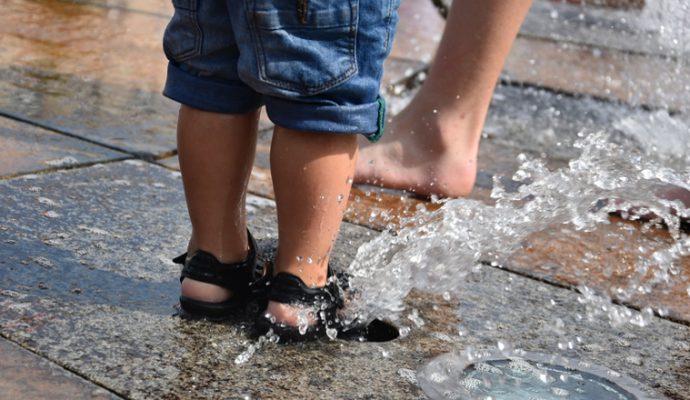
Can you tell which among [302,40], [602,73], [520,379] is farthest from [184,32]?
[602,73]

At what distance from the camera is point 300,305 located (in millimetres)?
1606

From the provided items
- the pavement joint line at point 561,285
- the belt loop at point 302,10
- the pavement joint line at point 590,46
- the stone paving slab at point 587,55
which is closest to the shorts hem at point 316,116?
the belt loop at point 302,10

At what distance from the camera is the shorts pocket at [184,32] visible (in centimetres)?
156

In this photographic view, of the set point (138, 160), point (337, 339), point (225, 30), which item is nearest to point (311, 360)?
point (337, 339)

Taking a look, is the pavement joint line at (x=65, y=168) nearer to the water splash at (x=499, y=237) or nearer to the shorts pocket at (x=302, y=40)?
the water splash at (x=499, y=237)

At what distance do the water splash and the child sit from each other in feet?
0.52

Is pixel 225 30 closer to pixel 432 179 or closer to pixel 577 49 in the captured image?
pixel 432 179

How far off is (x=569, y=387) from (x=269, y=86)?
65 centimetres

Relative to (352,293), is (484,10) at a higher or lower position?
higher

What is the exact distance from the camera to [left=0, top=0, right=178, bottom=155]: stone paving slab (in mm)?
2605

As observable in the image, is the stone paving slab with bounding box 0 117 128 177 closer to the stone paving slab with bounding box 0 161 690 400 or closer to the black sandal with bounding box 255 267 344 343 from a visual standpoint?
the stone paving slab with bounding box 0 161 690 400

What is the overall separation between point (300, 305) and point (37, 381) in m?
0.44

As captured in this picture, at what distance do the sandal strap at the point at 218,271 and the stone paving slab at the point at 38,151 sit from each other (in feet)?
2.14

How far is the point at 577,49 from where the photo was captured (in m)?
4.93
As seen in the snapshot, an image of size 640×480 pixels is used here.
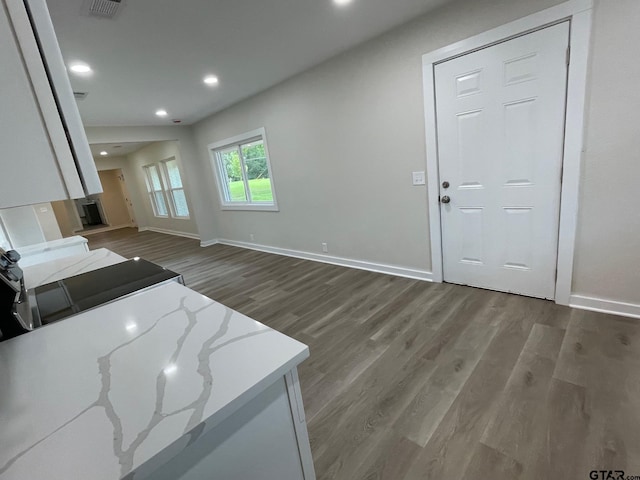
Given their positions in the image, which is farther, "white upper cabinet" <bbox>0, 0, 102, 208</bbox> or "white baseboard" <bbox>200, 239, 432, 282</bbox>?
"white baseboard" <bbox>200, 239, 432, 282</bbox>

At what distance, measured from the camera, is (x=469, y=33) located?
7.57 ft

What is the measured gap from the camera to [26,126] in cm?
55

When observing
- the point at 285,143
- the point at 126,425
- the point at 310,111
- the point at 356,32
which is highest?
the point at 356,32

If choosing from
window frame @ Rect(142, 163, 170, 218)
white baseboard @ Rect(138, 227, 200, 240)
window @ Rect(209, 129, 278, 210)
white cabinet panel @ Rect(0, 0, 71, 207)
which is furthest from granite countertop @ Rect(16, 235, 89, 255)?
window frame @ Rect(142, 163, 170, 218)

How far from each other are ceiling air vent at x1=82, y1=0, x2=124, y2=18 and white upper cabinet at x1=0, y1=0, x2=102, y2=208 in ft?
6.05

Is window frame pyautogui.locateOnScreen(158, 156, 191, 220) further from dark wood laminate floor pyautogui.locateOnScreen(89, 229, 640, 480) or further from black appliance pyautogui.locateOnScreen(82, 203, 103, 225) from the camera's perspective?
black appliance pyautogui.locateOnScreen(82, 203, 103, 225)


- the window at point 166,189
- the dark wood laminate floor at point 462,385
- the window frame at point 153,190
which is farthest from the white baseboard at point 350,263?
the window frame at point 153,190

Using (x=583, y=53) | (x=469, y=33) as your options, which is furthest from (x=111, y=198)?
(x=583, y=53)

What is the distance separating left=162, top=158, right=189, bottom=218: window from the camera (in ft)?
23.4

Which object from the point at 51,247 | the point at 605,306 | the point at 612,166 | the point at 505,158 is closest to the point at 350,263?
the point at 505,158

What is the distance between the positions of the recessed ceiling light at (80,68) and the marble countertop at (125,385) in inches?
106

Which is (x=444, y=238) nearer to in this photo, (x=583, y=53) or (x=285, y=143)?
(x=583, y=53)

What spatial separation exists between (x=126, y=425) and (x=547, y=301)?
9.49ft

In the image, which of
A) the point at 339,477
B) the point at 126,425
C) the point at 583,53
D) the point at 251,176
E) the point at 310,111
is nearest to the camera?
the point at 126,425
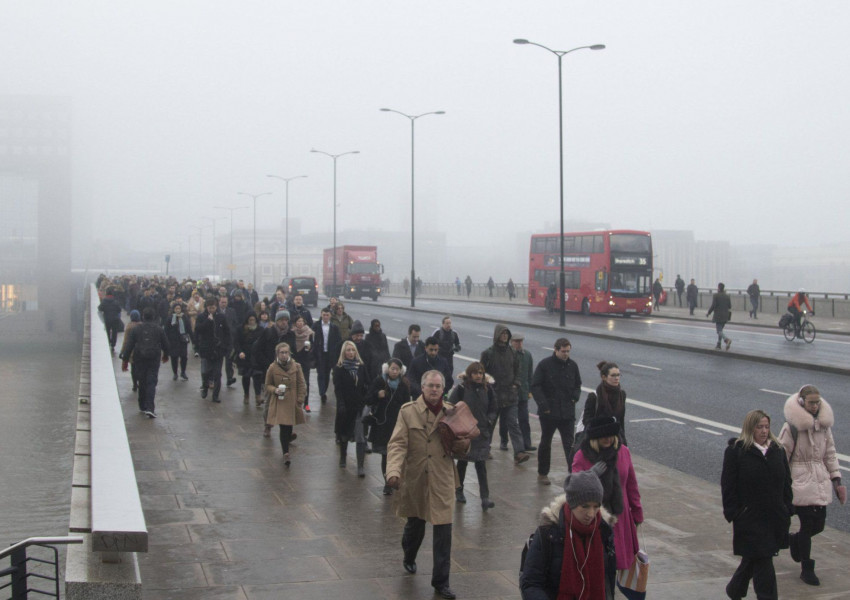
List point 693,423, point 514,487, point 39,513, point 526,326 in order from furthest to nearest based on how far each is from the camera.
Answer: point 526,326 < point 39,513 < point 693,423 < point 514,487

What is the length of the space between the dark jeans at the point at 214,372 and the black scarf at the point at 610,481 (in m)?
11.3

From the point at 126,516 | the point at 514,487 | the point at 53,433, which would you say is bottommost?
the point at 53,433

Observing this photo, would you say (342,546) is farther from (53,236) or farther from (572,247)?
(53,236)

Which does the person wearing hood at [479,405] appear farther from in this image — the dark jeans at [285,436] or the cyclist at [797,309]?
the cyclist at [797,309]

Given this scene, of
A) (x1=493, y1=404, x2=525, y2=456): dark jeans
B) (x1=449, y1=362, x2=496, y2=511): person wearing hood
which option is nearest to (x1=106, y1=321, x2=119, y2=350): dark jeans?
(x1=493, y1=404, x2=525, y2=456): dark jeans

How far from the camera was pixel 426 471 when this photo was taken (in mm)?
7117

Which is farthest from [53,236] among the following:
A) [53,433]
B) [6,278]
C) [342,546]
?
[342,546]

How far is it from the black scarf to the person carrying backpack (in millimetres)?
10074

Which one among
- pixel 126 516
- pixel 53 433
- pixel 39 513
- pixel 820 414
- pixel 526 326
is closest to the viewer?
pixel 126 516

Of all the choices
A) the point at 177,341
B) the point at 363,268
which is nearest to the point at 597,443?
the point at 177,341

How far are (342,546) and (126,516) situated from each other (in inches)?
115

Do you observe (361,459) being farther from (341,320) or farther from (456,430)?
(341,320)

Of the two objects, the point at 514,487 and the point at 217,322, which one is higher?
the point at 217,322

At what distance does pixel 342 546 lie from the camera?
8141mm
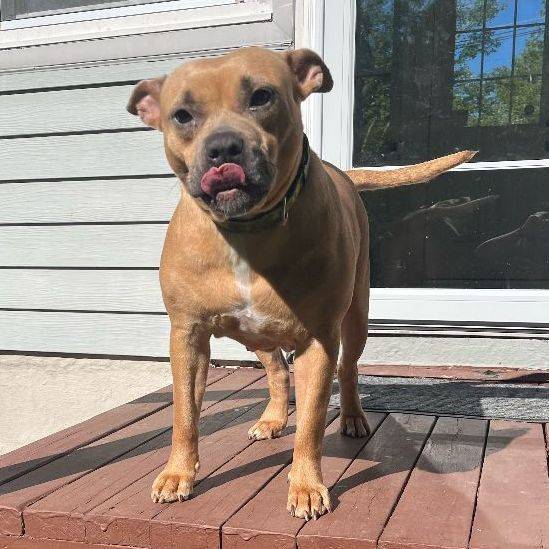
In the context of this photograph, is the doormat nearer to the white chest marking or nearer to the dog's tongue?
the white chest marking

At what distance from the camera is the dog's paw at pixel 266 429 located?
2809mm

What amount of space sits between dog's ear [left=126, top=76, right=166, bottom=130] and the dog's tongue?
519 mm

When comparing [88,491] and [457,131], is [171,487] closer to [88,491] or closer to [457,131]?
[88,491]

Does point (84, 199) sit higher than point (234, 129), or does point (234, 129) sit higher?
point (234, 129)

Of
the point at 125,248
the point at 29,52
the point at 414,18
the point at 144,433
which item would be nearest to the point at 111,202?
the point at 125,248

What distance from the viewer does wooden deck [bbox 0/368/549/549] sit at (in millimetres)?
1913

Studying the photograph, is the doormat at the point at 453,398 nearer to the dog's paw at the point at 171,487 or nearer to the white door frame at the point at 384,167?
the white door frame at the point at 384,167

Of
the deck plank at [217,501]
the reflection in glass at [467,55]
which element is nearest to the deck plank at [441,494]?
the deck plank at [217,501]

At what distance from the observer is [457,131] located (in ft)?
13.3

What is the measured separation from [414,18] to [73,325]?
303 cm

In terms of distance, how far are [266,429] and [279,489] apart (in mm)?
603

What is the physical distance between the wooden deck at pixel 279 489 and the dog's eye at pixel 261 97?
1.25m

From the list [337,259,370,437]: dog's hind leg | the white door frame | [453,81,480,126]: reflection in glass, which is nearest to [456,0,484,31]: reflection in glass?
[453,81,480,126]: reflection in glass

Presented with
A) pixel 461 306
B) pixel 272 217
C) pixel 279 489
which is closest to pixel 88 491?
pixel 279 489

________________________

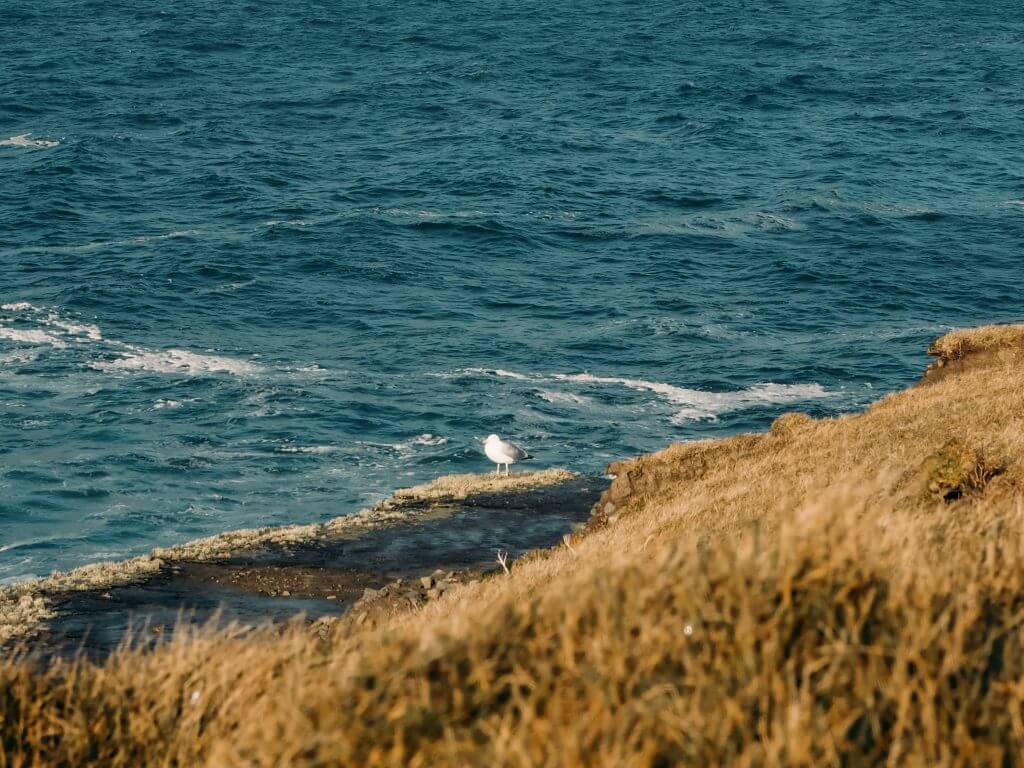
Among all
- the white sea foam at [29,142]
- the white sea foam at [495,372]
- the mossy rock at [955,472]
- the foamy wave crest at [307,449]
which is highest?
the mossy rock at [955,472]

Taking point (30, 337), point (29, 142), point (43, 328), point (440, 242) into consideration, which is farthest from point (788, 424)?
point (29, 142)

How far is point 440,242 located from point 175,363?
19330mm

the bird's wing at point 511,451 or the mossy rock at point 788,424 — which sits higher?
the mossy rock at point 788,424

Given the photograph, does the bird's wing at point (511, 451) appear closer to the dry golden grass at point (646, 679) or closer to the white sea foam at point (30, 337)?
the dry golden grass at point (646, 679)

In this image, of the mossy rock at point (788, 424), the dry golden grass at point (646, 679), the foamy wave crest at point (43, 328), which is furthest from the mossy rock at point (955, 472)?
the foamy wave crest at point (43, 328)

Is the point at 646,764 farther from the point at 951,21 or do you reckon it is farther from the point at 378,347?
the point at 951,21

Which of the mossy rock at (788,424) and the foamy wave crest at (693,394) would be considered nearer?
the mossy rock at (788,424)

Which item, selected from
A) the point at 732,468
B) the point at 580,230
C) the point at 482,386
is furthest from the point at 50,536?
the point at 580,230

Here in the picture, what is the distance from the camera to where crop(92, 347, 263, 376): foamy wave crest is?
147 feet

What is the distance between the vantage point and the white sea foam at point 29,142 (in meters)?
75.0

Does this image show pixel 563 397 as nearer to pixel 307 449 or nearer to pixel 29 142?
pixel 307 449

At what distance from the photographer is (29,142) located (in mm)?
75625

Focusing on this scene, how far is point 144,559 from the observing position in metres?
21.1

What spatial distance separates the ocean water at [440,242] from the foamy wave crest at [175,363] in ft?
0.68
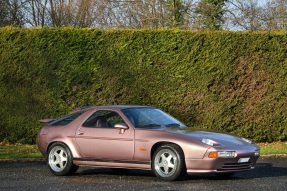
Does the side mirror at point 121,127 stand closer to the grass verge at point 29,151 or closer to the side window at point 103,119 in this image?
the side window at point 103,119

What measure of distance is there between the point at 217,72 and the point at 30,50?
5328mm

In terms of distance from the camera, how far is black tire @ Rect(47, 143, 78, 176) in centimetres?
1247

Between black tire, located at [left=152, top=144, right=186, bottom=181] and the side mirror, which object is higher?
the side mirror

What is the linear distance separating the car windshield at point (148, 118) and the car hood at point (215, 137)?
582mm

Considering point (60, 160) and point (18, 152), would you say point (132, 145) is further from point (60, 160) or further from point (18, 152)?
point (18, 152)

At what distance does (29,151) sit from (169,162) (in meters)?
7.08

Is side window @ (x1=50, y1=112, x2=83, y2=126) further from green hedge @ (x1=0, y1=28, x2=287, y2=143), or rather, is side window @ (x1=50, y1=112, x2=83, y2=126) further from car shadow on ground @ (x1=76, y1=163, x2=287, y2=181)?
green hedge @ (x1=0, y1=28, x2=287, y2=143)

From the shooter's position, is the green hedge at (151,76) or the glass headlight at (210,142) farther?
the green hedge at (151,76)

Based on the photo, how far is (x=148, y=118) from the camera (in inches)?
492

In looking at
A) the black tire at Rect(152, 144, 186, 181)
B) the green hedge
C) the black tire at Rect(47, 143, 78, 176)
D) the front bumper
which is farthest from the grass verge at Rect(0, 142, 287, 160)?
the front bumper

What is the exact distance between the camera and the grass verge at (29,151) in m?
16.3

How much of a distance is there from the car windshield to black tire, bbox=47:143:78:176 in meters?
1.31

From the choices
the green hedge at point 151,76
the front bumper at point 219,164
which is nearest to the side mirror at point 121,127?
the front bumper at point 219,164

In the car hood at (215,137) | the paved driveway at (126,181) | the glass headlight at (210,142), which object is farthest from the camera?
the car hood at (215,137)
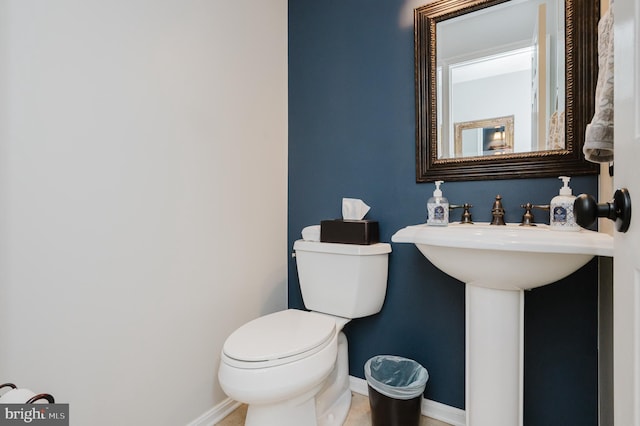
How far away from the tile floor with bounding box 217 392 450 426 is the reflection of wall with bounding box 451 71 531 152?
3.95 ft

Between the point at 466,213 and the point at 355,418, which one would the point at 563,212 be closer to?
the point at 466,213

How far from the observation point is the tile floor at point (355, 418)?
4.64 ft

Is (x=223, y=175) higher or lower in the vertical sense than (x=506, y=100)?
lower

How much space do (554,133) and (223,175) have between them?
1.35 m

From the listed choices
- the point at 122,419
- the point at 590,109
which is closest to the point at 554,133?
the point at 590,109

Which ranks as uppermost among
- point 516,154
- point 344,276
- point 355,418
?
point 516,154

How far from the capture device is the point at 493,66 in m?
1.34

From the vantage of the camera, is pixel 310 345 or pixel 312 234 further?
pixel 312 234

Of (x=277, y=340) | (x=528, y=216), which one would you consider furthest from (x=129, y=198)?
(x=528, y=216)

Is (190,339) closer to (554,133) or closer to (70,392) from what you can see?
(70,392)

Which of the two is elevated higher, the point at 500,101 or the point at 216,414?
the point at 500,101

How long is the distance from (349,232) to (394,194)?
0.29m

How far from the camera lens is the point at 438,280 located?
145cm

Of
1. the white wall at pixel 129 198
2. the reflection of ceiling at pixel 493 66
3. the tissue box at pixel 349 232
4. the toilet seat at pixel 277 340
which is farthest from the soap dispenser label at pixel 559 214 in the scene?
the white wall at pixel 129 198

________________________

Copy out every line of the records that contains the word "inches".

Final result
What is the distance between the positions of the recessed ceiling light at (80,68) and the marble countertop at (125,385) in inches?
How far are (342,546) and (126,516) situated from each other (in inches)?
Based on the photo, how far is (x=148, y=118) from the camera (in inches)?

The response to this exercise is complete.